_Study text_
__________________________________________________
Lib/fontTools/encodings/codecs.py - third_party/fonttools - Git at Google

 """Extend the Python codecs module with a few encodings that are used in OpenType (name table)
 but missing from Python.  See https://github.com/fonttools/fonttools/issues/236 for details."""

 from __future__ import print_function, division, absolute_import
 from fontTools.misc.py23 import *
 import codecs
 import encodings

 class ExtendCodec(codecs.Codec):

 	def __init__(self, name, base_encoding, mapping):
 		self.name = name
 		self.base_encoding = base_encoding
 		self.mapping = mapping
 		self.reverse = {v:k for k,v in mapping.items()}
 		self.max_len = max(len(v) for v in mapping.values())
 		self.info = codecs.CodecInfo(name=self.name, encode=self.encode, decode=self.decode)
 		codecs.register_error(name, self.error)

 	def encode(self, input, errors='strict'):
 		assert errors == 'strict'
 		#return codecs.encode(input, self.base_encoding, self.name), len(input)

 		# The above line could totally be all we needed, relying on the error
 		# handling to replace the unencodable Unicode characters with our extended
 		# byte sequences.
 		#
 		# However, there seems to be a design bug in Python (probably intentional):
 		# the error handler for encoding is supposed to return a **Unicode** character,
 		# that then needs to be encodable itself...  Ugh.
 		#
 		# So we implement what codecs.encode() should have been doing: which is expect
 		# error handler to return bytes() to be added to the output.
 		#
 		# This seems to have been fixed in Python 3.3.  We should try using that and
 		# use fallback only if that failed.
 		# https://docs.python.org/3.3/library/codecs.html#codecs.register_error

 		length = len(input)
 		out = b''
 		while input:
 			try:
 				part = codecs.encode(input, self.base_encoding)
 				out += part
 				input = '' # All converted
 			except UnicodeEncodeError as e:
 				# Convert the correct part
 				out += codecs.encode(input[:e.start], self.base_encoding)
 				replacement, pos = self.error(e)
 				out += replacement
 				input = input[pos:]
 		return out, length

 	def decode(self, input, errors='strict'):
 		assert errors == 'strict'
 		return codecs.decode(input, self.base_encoding, self.name), len(input)
__________________________________________________
_Given data_
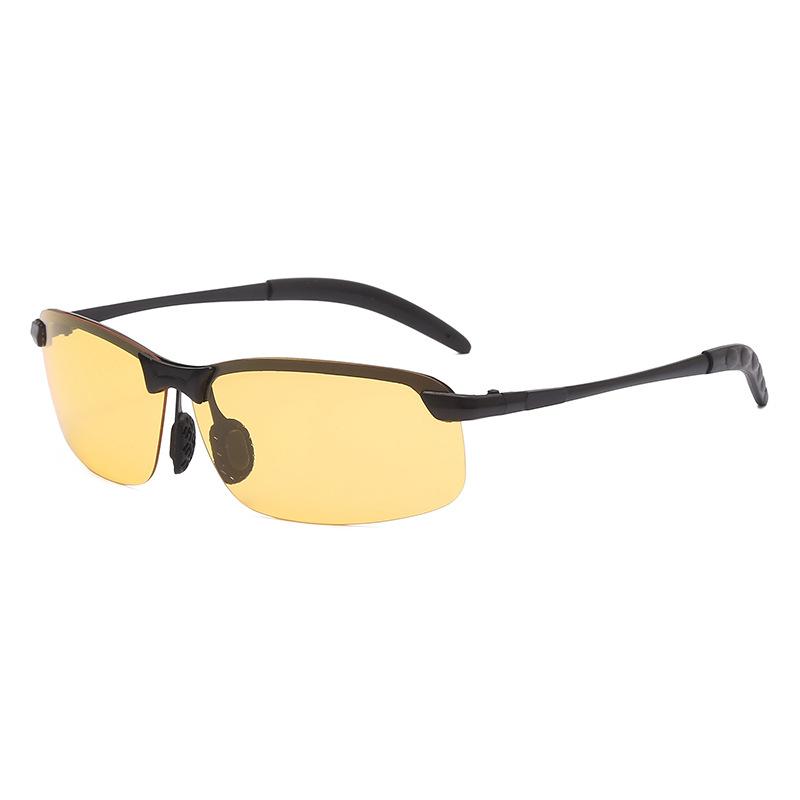 Men's new polarized sunglasses Men's fishing color-changing sunglasses Day and night Polarized color-changing glasses Driving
__________________________________________________
_Work instruction 1_
Answer these questions from the codecs source:
(a) In which OpenType table are the added encodings used?
(b) In which Python version does the source say the encoding design bug seems to have been fixed?
(c) What value must the errors argument have in both the encode and decode methods?
_Work instruction 2_
Transcribe the stretch of the codecs source from "# The above" through "to the output.".

_Answer section 1_
(a) The name table.
(b) Python 3.3.
(c) 'strict'.

_Answer section 2_
# The above line could totally be all we needed, relying on the error
 		# handling to replace the unencodable Unicode characters with our extended
 		# byte sequences.
 		#
 		# However, there seems to be a design bug in Python (probably intentional):
 		# the error handler for encoding is supposed to return a **Unicode** character,
 		# that then needs to be encodable itself...  Ugh.
 		#
 		# So we implement what codecs.encode() should have been doing: which is expect
 		# error handler to return bytes() to be added to the output.